Jail informant may derail murder trial

Defense says cellmate's reports were used to unjustly build a case




Matthew E. Starr leans back in his chair during a break Monday in a motion hearing to dismiss murder charges against him in Clark County Superior Court Judge Rich Melnick's courtroom.

The defense and prosecution rested Monday in a defense motion to dismiss murder charges against Matthew E. Starr because Vancouver police detectives placed an informant in Starr’s jail cell.

Starr, 20, is accused of robbing and murdering his roommate, Joshua R. Schenk, in February 2012 near Vancouver Lake. Starr claimed the death was a mercy killing after Schenk was wounded in a target-shooting accident.

Starr’s well-known Seattle attorney, John Henry Browne, and Clark County Chief Criminal Deputy Prosecutor Scott Jackson will make the equivalent of closing arguments in the motion today.

Browne argues that placing informant Dion Ward in Starr’s cell in Clark County Jail violated Starr’s constitutional rights to remain silent and to have the assistance of an attorney during questioning. He began presenting evidence in the motion June 26. The hearing resumed Monday after a break due to scheduling conflicts.

Clark County Senior Deputy Prosecutor Kasey Vu testified Monday that Ward provided only one piece of credible evidence — the identity of a driver who took Starr and others to dispose of Schenk’s body.

Browne has argued that without Ward as an informant, investigators might never have located driver Zackery Ray Searcy, who has pleaded guilty to first-degree rendering criminal assistance, and is now a potential prosecution witness.

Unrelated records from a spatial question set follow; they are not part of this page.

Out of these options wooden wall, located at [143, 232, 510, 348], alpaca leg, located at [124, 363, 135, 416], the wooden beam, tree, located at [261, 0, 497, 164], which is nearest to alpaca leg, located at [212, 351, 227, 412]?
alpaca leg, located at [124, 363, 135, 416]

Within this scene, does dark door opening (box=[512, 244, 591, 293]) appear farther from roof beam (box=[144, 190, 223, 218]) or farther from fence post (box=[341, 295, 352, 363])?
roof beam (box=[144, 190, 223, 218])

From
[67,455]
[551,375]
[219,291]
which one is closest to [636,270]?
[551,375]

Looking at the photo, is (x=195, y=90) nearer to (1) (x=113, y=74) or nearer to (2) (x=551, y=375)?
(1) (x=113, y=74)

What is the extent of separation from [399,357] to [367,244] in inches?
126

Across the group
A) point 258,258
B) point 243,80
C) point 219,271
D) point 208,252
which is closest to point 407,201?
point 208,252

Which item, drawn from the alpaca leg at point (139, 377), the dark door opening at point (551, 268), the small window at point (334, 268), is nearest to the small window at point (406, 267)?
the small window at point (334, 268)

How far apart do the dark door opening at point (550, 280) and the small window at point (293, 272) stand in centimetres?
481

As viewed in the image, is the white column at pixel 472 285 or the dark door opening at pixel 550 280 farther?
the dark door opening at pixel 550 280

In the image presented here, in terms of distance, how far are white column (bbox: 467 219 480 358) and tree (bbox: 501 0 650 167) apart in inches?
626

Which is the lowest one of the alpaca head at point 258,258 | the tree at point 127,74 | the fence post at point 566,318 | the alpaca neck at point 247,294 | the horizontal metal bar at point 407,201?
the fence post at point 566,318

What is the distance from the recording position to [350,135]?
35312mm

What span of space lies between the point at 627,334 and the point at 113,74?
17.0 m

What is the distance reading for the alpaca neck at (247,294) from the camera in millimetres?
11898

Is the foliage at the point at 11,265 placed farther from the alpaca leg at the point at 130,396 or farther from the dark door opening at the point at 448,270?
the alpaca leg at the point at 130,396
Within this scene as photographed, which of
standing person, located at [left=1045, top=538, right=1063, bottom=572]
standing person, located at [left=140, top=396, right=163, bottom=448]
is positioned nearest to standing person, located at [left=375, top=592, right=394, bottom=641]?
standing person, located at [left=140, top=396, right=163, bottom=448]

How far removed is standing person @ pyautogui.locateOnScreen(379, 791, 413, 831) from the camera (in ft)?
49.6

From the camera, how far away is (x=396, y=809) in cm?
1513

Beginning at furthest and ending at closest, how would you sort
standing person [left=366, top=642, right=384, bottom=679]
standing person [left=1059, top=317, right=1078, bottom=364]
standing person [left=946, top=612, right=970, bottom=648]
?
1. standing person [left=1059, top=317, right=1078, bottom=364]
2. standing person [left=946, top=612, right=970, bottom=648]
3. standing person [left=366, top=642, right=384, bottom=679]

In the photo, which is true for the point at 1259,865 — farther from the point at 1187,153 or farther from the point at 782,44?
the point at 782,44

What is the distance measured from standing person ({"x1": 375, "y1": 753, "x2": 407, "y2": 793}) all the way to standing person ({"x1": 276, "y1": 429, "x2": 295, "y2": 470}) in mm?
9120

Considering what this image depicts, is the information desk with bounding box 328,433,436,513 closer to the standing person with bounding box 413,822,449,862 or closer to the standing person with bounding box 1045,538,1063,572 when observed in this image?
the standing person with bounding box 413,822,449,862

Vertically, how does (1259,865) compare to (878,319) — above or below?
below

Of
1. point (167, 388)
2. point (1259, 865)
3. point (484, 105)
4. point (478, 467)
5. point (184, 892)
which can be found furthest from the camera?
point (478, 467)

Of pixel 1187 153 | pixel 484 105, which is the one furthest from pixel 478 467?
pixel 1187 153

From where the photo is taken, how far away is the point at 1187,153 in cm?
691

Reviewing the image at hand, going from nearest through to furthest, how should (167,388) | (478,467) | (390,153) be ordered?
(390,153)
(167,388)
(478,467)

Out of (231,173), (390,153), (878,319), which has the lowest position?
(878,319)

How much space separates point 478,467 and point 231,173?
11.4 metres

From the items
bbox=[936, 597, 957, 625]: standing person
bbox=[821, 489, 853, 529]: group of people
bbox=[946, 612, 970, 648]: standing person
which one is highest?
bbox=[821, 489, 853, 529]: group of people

But Vu testified that another witness, Patrick Forbes, had identified Searcy seven months earlier.

Vu said Ward was never confirmed as a prosecution witness because investigators hadn’t been able to corroborate any of the other information he gave. In exchange for information, Ward wanted to be released from jail on a charge of violating a no-contact order, according to multiple witnesses.

Vancouver police Detectives Wally Stefan and Lawrence Zapata also testified Monday that Forbes identified Searcy as the driver on March 15, 2012, about seven months before Ward did.

The detectives acknowledged that they arranged for Ward to bunk with Starr in Starr’s cell between Nov. 18 and 20. But Starr had initiated the arrangement in a Nov. 15 request to the jail administration, Stefan testified.

“There was no encouragement from our part for (Ward) to do anything,” Zapata said.

Browne, however, noted that detectives waited until January to interview Searcy and that Stefan had written “Starr/Ward” in an email subject line referring to a January interview with Searcy. Zapata also had written in a report that in October, “a source came forward and offered information on Searcy, which compelled us to make a concerted effort to locate him.” Stefan said that source was Ward.

Superior Court Judge Rich Melnick said he hasn’t decided whether he’ll rule on Browne’s motion immediately.

Another issue Melnick must decide is whether Vu may continue to prosecute the case, given that Browne could call Vu as a witness. Jackson made a motion Monday to prohibit Browne from calling Vu as a witness.

Starr’s trial was scheduled to begin Monday, but has been rescheduled to Dec. 2 because of the pending motion and Browne’s high-profile schedule. Browne is representing U.S. Army Staff Sgt. Robert Bales in sentencing hearings in August. Bales, who was stationed at Joint Base Lewis-McChord, pleaded guilty June 5 to the predawn massacre of unarmed civilians, including nine children, on March 11, 2012, in two villages in Afghanistan’s Kandahar province. Browne also has defended serial killer Ted Bundy and “Barefoot Bandit” Colton Harris-Moore.